- **WORK INSTRUCTION 1**
In the viral marketing text, rewrite the passage from "Marketers have long" to "to sign up.", changing "home party" to "house party".
- **WORK INSTRUCTION 2**
The viral marketing text gives examples of marketers using friendly endorsements. Which companies does it name for this?

== GIVEN TEXT ==

The poster boy for viral marketing is Hotmail, a free web-based e-mail service that Microsoft now owns. When Hotmail was launched four years ago, each e-mail message sent by a user contained a promotional message with a URL that the receiver could click to sign up for the service. Result: Each message from every Hotmail user became an advertisement for the service. In 18 months Hotmail had some 12 million users, according to Steve Jurvetson, a managing director of Draper Fisher Jurvetson, a venture capital firm that invested in Hotmail. (Jurvetson cites the Hotmail example in a recent article about viral marketing in Red Herring magazine. He says Draper Fisher Jurvetson coined the term viral marketing in 1997.)

Other companies have rapidly caught on, and now practically every web-based company uses some variant of the viral marketing approach as part of its overall marketing strategy. (Knowledge at Wharton, too, employs this method. Every copy of its e-mail newsletter contains a request asking readers to forward the e-mail to others who may be interested.)

2. Trust: The reason why viral marketing works is that the message comes from a trusted source. The hacker who wrote the Love Bug’s code knew this only too well. An e-mail message from a friend is more likely to be opened than one from a stranger, even if it contains a dangerous attachment. "The reason the virus spread so quickly was that it arrived as an e-mail from known people. It played off people’s level of trust," says Bradlow.

Marketers have long known about the power of friendly endorsements. Mary Kay Cosmetics and Tupperware, for example, favor the home party as a sales technique, where a sales person teams up with a hostess to throw a party where cosmetics or kitchenware can be sold. Comcast offers free air time to those who sign up friends for its cellular phone service. America Online provides hours of free access to its online Internet service to customers who urge their friends to sign up.

Such methods allow marketers to tap into social networks, explains Hoch. "E-mail networks are much larger than most social networks," he says, "so the marketing message is more effective. E-mail networks are not as deep as social networks, but they are larger, so there is a tradeoff. People sometimes talk about six degrees of separation—where everyone is separated from everyone else on the planet by just six people. On the Internet, maybe there are just five degrees of separation."

Distributing marketing messages through social networks does have a downside, according to Bradlow. "From the individual’s point of view, it places a burden on the customer when a company asks him or her to become a marketer," he says. "I don’t like getting such messages, and I don’t like to bother my friends with such messages either. My friends know I’m getting a reward, and people don’t like to be used in this way."

3. Context: Another factor that made the Love Bug effective in worming its way across the world was that its message was innocuous as well as seductive. It masqueraded as a love note from someone you knew, and few could resist its siren-like appeal. Many people who saw the message before they heard security warnings opened it out of curiousity. Later mutations of the virus were also clever in what geekspeak describes as "social engineering"—in other words, playing upon people’s emotions. One version appeared as an announcement about a Mother’s Day gift. Still others appeared as jokes. At least one version pretended to offer an electronic nostrum to cure damage caused by the Love Bug.

===
== DATA SECTION ==

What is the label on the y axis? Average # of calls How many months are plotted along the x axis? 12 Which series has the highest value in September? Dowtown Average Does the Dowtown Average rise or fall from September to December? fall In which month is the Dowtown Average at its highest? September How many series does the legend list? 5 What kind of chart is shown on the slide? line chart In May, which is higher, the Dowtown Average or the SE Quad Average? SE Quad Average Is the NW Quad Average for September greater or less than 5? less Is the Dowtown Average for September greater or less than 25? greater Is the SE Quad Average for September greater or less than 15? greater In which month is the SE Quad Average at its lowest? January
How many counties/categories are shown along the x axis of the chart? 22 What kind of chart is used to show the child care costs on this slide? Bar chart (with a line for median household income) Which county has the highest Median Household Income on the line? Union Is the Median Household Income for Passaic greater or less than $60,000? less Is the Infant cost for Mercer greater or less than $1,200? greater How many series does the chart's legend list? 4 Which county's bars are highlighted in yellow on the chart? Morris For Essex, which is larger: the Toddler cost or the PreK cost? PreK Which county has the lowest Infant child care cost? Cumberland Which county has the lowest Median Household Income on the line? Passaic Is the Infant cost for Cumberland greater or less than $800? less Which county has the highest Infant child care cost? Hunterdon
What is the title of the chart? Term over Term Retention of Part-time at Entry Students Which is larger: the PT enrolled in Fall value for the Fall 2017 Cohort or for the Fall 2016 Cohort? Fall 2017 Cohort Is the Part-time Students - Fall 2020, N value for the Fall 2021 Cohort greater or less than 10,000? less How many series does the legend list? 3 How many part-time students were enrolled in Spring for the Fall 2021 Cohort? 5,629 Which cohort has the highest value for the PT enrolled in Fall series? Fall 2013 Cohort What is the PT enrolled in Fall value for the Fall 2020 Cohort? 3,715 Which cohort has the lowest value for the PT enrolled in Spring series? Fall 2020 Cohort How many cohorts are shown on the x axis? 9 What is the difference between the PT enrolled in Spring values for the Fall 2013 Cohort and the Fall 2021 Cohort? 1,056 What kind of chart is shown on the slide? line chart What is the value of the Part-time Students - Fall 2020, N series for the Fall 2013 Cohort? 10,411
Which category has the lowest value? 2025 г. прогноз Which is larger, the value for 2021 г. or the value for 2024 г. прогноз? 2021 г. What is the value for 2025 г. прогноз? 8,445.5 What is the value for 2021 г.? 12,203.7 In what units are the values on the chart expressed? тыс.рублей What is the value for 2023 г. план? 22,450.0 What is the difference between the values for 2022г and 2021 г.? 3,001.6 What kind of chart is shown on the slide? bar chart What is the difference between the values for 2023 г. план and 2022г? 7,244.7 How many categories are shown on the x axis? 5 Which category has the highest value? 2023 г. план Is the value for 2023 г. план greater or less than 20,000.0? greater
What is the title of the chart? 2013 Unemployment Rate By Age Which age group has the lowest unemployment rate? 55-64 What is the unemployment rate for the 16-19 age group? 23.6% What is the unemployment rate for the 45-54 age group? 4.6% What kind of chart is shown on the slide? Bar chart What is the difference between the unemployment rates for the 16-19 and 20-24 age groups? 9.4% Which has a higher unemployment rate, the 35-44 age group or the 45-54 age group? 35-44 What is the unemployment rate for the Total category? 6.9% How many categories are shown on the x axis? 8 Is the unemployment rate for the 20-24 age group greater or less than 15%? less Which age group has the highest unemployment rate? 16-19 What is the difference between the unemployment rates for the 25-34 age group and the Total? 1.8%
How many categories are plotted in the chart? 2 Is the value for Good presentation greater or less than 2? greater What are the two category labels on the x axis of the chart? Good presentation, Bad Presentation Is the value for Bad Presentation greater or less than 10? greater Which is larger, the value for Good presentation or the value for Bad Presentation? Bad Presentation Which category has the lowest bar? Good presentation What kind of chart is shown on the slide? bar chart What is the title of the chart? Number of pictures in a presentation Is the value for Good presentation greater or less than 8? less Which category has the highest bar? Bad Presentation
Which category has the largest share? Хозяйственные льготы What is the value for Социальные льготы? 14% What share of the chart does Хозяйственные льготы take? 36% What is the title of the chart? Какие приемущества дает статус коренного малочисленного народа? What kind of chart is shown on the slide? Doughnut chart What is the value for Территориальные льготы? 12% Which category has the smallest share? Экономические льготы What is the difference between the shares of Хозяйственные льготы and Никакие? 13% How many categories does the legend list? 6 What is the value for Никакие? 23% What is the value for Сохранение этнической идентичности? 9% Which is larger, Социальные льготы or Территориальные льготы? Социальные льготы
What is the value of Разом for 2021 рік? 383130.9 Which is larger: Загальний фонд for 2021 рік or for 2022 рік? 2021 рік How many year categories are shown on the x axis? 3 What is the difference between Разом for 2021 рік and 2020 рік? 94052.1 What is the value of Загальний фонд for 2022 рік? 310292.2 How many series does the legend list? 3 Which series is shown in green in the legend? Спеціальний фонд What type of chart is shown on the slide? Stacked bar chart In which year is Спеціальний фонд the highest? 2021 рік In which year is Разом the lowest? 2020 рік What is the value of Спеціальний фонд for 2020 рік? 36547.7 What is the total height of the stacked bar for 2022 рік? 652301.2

===

- **REPLY 1**
Marketers have long known about the power of friendly endorsements. Mary Kay Cosmetics and Tupperware, for example, favor the house party as a sales technique, where a sales person teams up with a hostess to throw a party where cosmetics or kitchenware can be sold. Comcast offers free air time to those who sign up friends for its cellular phone service. America Online provides hours of free access to its online Internet service to customers who urge their friends to sign up.

- **REPLY 2**
- Mary Kay Cosmetics
- Tupperware
- Comcast
- America Online